* TASK GOAL: Set the records down again. Match every line exactly.

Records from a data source
----------

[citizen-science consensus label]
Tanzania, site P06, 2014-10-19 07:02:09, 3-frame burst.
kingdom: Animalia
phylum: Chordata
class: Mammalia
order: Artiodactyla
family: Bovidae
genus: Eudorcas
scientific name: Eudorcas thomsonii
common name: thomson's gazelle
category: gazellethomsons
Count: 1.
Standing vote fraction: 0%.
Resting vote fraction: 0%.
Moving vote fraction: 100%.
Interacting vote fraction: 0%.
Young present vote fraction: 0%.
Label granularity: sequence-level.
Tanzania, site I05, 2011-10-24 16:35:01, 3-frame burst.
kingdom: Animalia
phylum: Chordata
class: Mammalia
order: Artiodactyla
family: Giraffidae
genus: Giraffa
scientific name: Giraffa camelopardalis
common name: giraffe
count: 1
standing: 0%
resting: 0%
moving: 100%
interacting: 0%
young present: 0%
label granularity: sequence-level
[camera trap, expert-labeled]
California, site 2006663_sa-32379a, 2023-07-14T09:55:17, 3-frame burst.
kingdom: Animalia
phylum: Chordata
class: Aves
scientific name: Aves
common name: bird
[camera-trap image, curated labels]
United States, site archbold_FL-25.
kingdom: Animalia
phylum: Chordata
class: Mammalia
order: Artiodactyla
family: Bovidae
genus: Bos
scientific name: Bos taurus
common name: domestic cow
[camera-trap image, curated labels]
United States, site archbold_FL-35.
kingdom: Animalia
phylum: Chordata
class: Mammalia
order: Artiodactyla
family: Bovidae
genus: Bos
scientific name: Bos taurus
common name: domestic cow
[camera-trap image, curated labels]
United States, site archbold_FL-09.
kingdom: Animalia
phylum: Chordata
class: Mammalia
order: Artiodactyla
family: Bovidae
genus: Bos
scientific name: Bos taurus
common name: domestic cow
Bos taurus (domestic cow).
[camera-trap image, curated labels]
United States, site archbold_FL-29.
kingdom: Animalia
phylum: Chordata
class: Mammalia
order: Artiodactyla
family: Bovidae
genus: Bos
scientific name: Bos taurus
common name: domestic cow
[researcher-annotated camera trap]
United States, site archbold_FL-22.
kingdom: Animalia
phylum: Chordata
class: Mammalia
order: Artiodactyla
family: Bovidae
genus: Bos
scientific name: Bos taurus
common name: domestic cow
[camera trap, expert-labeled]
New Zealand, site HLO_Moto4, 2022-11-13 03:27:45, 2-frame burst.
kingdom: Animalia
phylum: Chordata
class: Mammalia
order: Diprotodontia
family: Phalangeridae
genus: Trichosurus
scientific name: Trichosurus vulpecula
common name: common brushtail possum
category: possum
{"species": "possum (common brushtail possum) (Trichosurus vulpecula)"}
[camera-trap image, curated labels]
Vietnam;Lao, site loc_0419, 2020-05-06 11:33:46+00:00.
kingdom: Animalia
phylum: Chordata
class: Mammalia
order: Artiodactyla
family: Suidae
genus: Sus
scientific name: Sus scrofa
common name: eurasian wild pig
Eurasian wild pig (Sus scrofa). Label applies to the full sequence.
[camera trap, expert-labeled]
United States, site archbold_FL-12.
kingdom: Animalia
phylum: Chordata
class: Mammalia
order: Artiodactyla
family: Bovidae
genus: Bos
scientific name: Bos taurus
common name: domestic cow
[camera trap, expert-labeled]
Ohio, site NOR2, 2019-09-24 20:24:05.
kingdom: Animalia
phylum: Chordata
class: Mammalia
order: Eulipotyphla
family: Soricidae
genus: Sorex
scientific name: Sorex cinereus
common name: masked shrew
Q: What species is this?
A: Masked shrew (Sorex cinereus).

----------

* YOUR SOLUTION:
[citizen-science consensus label]
Tanzania, site P06, 2014-10-19 07:02:09, 3-frame burst.
kingdom: Animalia
phylum: Chordata
class: Mammalia
order: Artiodactyla
family: Bovidae
genus: Eudorcas
scientific name: Eudorcas thomsonii
common name: thomson's gazelle
category: gazellethomsons
Count: 1.
Standing vote fraction: 0%.
Resting vote fraction: 0%.
Moving vote fraction: 100%.
Interacting vote fraction: 0%.
Young present vote fraction: 0%.
Label granularity: sequence-level.
Tanzania, site I05, 2011-10-24 16:35:01, 3-frame burst.
kingdom: Animalia
phylum: Chordata
class: Mammalia
order: Artiodactyla
family: Giraffidae
genus: Giraffa
scientific name: Giraffa camelopardalis
common name: giraffe
count: 1
standing: 0%
resting: 0%
moving: 100%
interacting: 0%
young present: 0%
label granularity: sequence-level
[camera trap, expert-labeled]
California, site 2006663_sa-32379a, 2023-07-14T09:55:17, 3-frame burst.
kingdom: Animalia
phylum: Chordata
class: Aves
scientific name: Aves
common name: bird
[camera-trap image, curated labels]
United States, site archbold_FL-25.
kingdom: Animalia
phylum: Chordata
class: Mammalia
order: Artiodactyla
family: Bovidae
genus: Bos
scientific name: Bos taurus
common name: domestic cow
[camera-trap image, curated labels]
United States, site archbold_FL-35.
kingdom: Animalia
phylum: Chordata
class: Mammalia
order: Artiodactyla
family: Bovidae
genus: Bos
scientific name: Bos taurus
common name: domestic cow
[camera-trap image, curated labels]
United States, site archbold_FL-09.
kingdom: Animalia
phylum: Chordata
class: Mammalia
order: Artiodactyla
family: Bovidae
genus: Bos
scientific name: Bos taurus
common name: domestic cow
Bos taurus (domestic cow).
[camera-trap image, curated labels]
United States, site archbold_FL-29.
kingdom: Animalia
phylum: Chordata
class: Mammalia
order: Artiodactyla
family: Bovidae
genus: Bos
scientific name: Bos taurus
common name: domestic cow
[researcher-annotated camera trap]
United States, site archbold_FL-22.
kingdom: Animalia
phylum: Chordata
class: Mammalia
order: Artiodactyla
family: Bovidae
genus: Bos
scientific name: Bos taurus
common name: domestic cow
[camera trap, expert-labeled]
New Zealand, site HLO_Moto4, 2022-11-13 03:27:45, 2-frame burst.
kingdom: Animalia
phylum: Chordata
class: Mammalia
order: Diprotodontia
family: Phalangeridae
genus: Trichosurus
scientific name: Trichosurus vulpecula
common name: common brushtail possum
category: possum
{"species": "possum (common brushtail possum) (Trichosurus vulpecula)"}
[camera-trap image, curated labels]
Vietnam;Lao, site loc_0419, 2020-05-06 11:33:46+00:00.
kingdom: Animalia
phylum: Chordata
class: Mammalia
order: Artiodactyla
family: Suidae
genus: Sus
scientific name: Sus scrofa
common name: eurasian wild pig
Eurasian wild pig (Sus scrofa). Label applies to the full sequence.
[camera trap, expert-labeled]
United States, site archbold_FL-12.
kingdom: Animalia
phylum: Chordata
class: Mammalia
order: Artiodactyla
family: Bovidae
genus: Bos
scientific name: Bos taurus
common name: domestic cow
[camera trap, expert-labeled]
Ohio, site NOR2, 2019-09-24 20:24:05.
kingdom: Animalia
phylum: Chordata
class: Mammalia
order: Eulipotyphla
family: Soricidae
genus: Sorex
scientific name: Sorex cinereus
common name: masked shrew
Q: What species is this?
A: Masked shrew (Sorex cinereus).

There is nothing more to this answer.